The Department of Oran (département d'Oran, /fr/, عمّالة وهران) was a French département in Algeria existing from 1848 until 1962.

Originally a French province, it was departmentalised on 9 December 1848. Its principal town, Oran, was made the prefecture of the département. There were three French départements in Algeria: Oran in the west, Alger in the center, and Constantine in the east. Oran covered 67,262 km^{2}, encompassing five sub-prefectures of Mascara, Mostaganem, Sidi Bel Abbès, Tiaret and Tlemcen.

==History==
===The origin of the administrative divisions===
Considered as a French province, Algeria was departmentalised on 9 December 1848, thereby operating according to the same administrative structure as metropolitan France. Three civil zones (départements) replaced the three beyliks into which the Ottoman former rulers had divided the territory. The principal town of the western département, also called Oran, became the prefecture of the eponymous département. The two other Algerian departments were Algiers in the center and Constantine in the east.

===Creation, structure and reorganisation of the department===
The department of Oran was created on 9 December 1848, at the same time as the departments of Algiers and Constantine. Like them, it bears the name of its capital.

In 1864, the department comprised four districts: Oran, Mascara, Mostaganem and Tlemcen. This number subsequently increased to six with the creation of the districts of Sidi Bel Abbès in 1875 and Tiaret in 1939.

The decree of 28 August 1955, created three new districts: Aïn Temouchent, Maghnia and Relizane.
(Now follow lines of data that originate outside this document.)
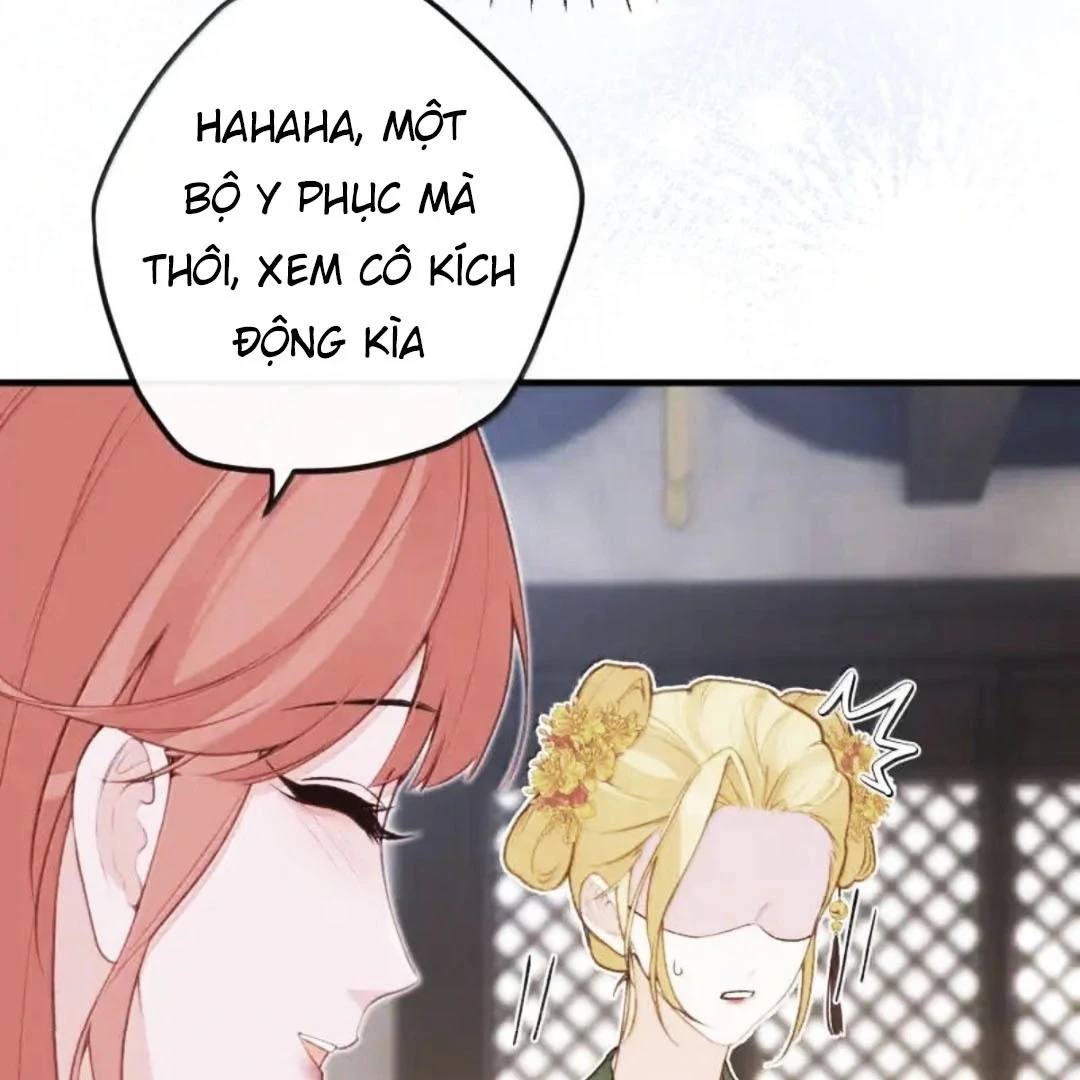 Nghe Nói Thái Hậu Với Thái Hậu Là Thật Sao?! Chapter 101.5 - Trang 2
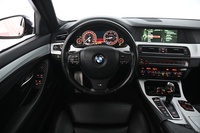 BMW 535 vaihtoauto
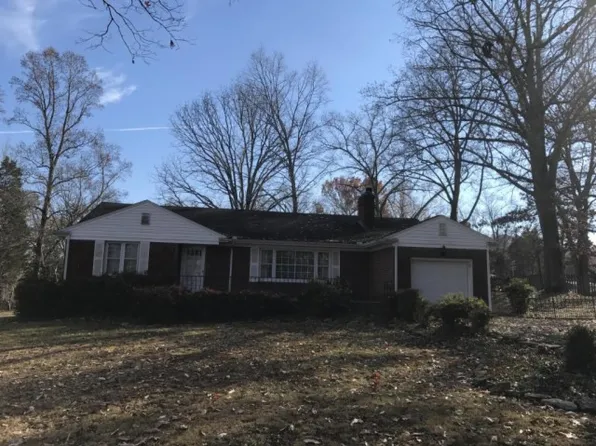 618 S Charles G Seivers Blvd, Clinton, TN 37716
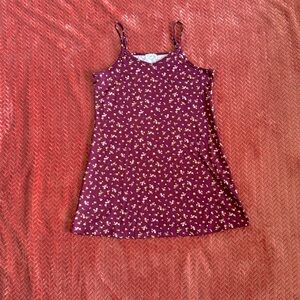 Eyeshadow Girls’ Sundress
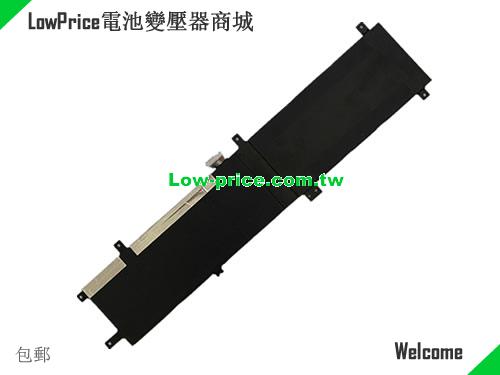 ASUS 0B200-03360300 Battery 4940mAh, 57.00Wh  11.55V Black Li-Polymer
In 1956, the department was divided into three new departments: Oran Province, Mostaganem Province, and Tiaret Province. The new department of Oran then comprised five districts: Oran, Aïn Temouchent, Perrégaux, Sidi Bel Abbès and Telagh.

In 1958, a fourth department was created from the former department of Oran, that of Saïda Province, made up of several districts taken from the new departments, including that of Telagh. However, this district returned to the department of Oran on 7 November 1959.

After independence the department continued to exist until 1974 when it was split into Mascara Province, Oran Province, Saïda Province, Sidi Bel Abbès Province and Tlemcen Province.